Problem: A store and a later load might alias (access the same address). The load can't execute until we know the store's address.

Store buffer: Holds uncommitted stores with addresses and data.

Load bypass: If a load's address doesn't match any store in the store buffer, it can proceed. If it matches, forward the store's data.

Speculative loads: Execute loads before knowing all prior store addresses. Verify later. If wrong, replay the load.

Branch Target Buffer (BTB)

Caches target addresses of taken branches. Indexed by PC. On fetch, if BTB hits and predictor says taken, redirect fetch to the target in the same cycle.

Return Address Stack (RAS)

Predicts return addresses. On call (JAL), push return address. On return (JALR), pop and use as predicted target. Very high accuracy (>99%).
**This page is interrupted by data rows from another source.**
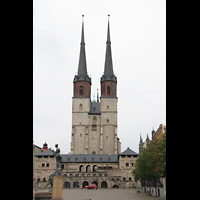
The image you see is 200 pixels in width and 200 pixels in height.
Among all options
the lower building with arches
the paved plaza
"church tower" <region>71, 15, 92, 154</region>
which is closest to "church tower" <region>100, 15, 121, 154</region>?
"church tower" <region>71, 15, 92, 154</region>

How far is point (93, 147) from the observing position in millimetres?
87625

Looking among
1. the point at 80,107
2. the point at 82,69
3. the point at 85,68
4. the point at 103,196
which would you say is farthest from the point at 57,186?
the point at 85,68

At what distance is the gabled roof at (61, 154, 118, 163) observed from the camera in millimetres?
79375

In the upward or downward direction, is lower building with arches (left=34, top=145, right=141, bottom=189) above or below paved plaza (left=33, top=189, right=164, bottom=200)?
below

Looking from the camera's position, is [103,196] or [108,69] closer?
[103,196]

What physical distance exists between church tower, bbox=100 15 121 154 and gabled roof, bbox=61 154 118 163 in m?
5.01

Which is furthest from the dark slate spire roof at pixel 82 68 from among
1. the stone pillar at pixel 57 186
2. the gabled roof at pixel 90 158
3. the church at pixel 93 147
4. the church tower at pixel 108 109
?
the stone pillar at pixel 57 186

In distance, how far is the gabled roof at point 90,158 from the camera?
79.4 m

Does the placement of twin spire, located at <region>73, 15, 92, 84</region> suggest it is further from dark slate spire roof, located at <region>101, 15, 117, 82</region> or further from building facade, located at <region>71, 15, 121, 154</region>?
dark slate spire roof, located at <region>101, 15, 117, 82</region>

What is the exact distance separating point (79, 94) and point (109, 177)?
31737 millimetres

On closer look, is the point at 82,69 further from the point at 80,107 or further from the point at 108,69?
the point at 80,107

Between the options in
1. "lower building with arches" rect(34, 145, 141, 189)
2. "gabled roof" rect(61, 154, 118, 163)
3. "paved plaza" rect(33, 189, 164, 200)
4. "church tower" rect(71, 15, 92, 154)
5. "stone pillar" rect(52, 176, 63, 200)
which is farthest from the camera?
"church tower" rect(71, 15, 92, 154)

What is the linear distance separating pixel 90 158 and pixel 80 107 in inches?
740
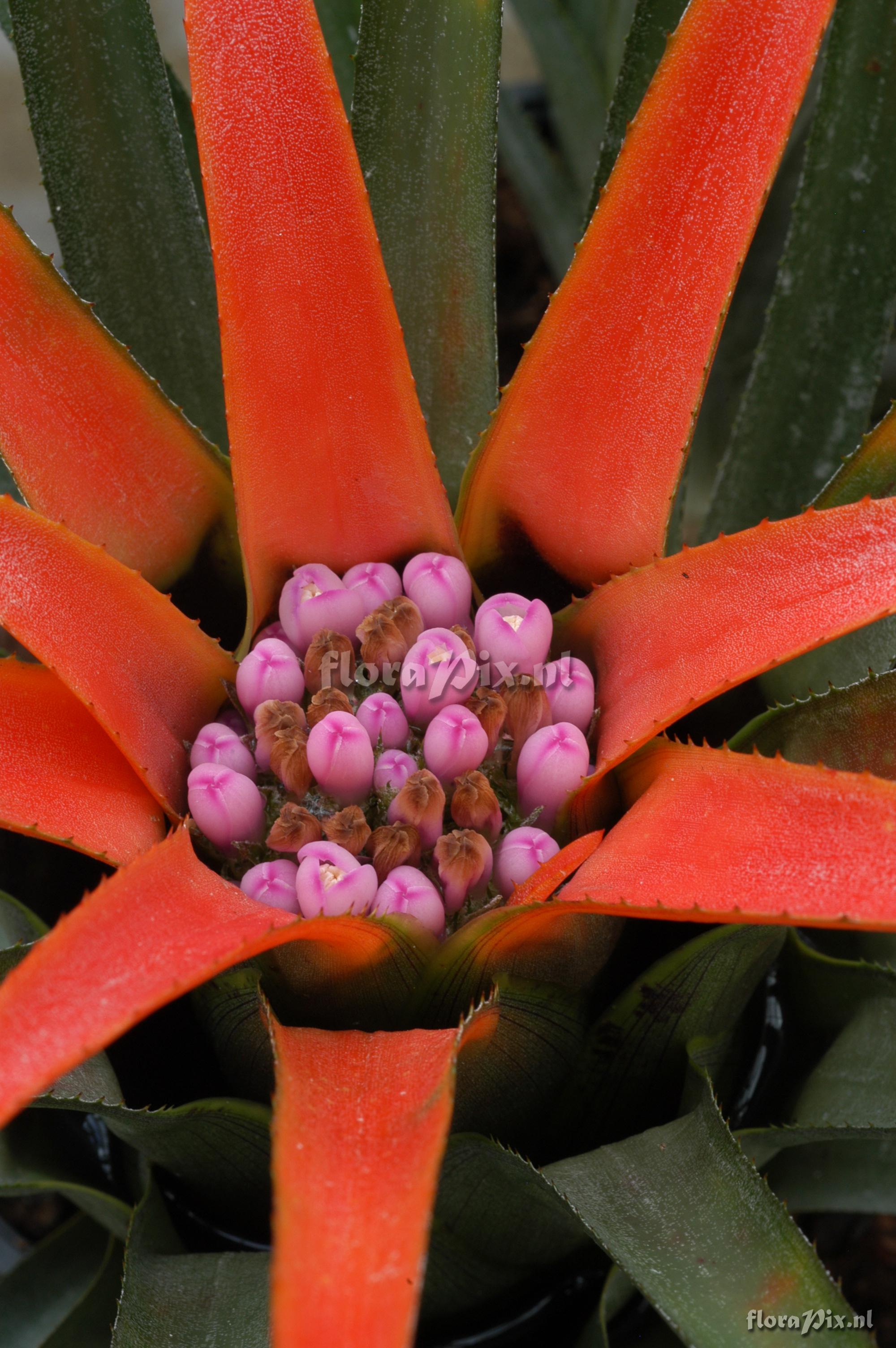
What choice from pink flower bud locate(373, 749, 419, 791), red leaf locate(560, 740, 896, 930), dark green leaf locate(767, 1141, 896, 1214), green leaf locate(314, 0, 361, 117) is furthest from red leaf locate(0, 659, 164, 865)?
green leaf locate(314, 0, 361, 117)

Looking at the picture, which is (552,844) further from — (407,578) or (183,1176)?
(183,1176)

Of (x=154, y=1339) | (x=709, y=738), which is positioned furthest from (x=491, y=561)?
(x=154, y=1339)

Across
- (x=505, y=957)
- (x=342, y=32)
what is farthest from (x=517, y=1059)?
(x=342, y=32)

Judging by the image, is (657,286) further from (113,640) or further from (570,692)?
(113,640)

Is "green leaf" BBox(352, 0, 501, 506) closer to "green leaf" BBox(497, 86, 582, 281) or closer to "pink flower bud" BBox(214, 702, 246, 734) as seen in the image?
"pink flower bud" BBox(214, 702, 246, 734)

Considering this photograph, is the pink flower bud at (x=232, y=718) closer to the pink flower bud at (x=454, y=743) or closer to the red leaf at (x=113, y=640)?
the red leaf at (x=113, y=640)
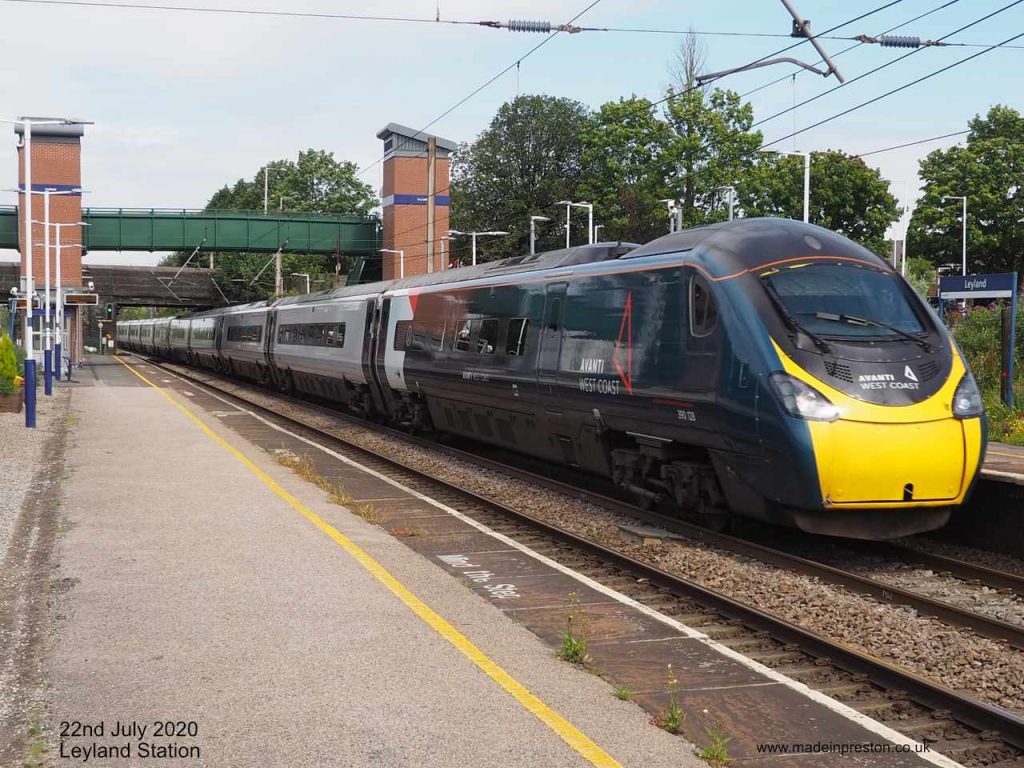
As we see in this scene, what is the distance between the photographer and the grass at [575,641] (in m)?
6.51

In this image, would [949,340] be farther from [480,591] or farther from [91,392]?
[91,392]

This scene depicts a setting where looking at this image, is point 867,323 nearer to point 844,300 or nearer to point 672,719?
point 844,300

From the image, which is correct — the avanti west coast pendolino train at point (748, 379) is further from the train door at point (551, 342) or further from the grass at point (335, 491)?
the grass at point (335, 491)

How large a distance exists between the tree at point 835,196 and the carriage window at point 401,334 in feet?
140

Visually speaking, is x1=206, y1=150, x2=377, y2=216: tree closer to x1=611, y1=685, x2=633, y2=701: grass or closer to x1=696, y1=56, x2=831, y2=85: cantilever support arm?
x1=696, y1=56, x2=831, y2=85: cantilever support arm

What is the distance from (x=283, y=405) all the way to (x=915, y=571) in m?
22.1

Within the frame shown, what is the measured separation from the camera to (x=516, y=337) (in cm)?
1417

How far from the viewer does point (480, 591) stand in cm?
862

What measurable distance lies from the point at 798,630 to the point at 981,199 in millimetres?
62145

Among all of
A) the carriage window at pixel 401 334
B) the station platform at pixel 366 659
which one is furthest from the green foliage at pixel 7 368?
the station platform at pixel 366 659

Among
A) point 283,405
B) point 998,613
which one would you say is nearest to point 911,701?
point 998,613

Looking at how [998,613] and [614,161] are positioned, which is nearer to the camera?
[998,613]

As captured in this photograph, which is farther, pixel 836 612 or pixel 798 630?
pixel 836 612

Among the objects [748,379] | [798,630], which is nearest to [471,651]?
[798,630]
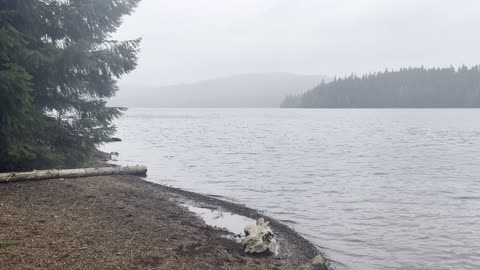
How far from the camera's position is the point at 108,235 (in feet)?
31.8

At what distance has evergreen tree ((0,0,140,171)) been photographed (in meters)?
12.8

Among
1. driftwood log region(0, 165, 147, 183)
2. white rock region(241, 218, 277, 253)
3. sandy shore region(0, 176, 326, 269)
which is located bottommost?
white rock region(241, 218, 277, 253)

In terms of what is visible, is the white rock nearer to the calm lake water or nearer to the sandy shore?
the sandy shore

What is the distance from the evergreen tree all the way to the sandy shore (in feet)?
4.79

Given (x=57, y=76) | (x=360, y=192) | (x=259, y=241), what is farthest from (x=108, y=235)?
(x=360, y=192)

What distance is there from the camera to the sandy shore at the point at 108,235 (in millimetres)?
8094

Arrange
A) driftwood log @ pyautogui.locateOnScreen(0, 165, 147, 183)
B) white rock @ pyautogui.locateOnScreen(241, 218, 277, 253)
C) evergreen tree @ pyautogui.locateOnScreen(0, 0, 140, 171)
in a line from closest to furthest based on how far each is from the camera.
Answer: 1. white rock @ pyautogui.locateOnScreen(241, 218, 277, 253)
2. evergreen tree @ pyautogui.locateOnScreen(0, 0, 140, 171)
3. driftwood log @ pyautogui.locateOnScreen(0, 165, 147, 183)

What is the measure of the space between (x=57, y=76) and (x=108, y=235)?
7639 millimetres

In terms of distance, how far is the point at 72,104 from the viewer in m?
15.9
Instruction-Level Parallelism Limits

Data Dependencies

True dependencies (RAW) limit ILP. The dataflow graph shows which instructions can execute in parallel.

ILP in typical programs: 2-5 instructions per cycle (despite 4-8 issue width). Limited by dependencies, branches, and memory latency.

Window Size

The out-of-order window (ROB size) limits how far ahead the processor can look for independent instructions. Modern: 200-400 entries (Apple M-series: 600+).

Larger window → more ILP extracted → but more power and area.

Memory-Level Parallelism (MLP)

Overlap multiple cache misses. Even if each miss takes 100 cycles, executing 4 misses concurrently gives 4× throughput.

Techniques: Non-blocking caches, out-of-order execution, prefetching, speculative loads.

Applications in CS

  • Performance optimization: Understanding OoO execution helps explain why some code restructurings improve performance (increasing instruction-level parallelism, reducing dependency chains).
  • Compiler design: Compilers must schedule instructions to maximize ILP. Software pipelining for loops. Register allocation interacts with renaming.
  • Security: Spectre/Meltdown attacks exploit speculative execution. Understanding microarchitecture is essential for security analysis.
  • Benchmarking: IPC (instructions per cycle) reveals how well the hardware extracts parallelism from the code. Low IPC → likely memory-bound or branch-misprediction-bound.
  • Architecture research: Exploring wider issue, deeper OoO, better speculation. Diminishing returns drive focus toward thread-level and data-level parallelism.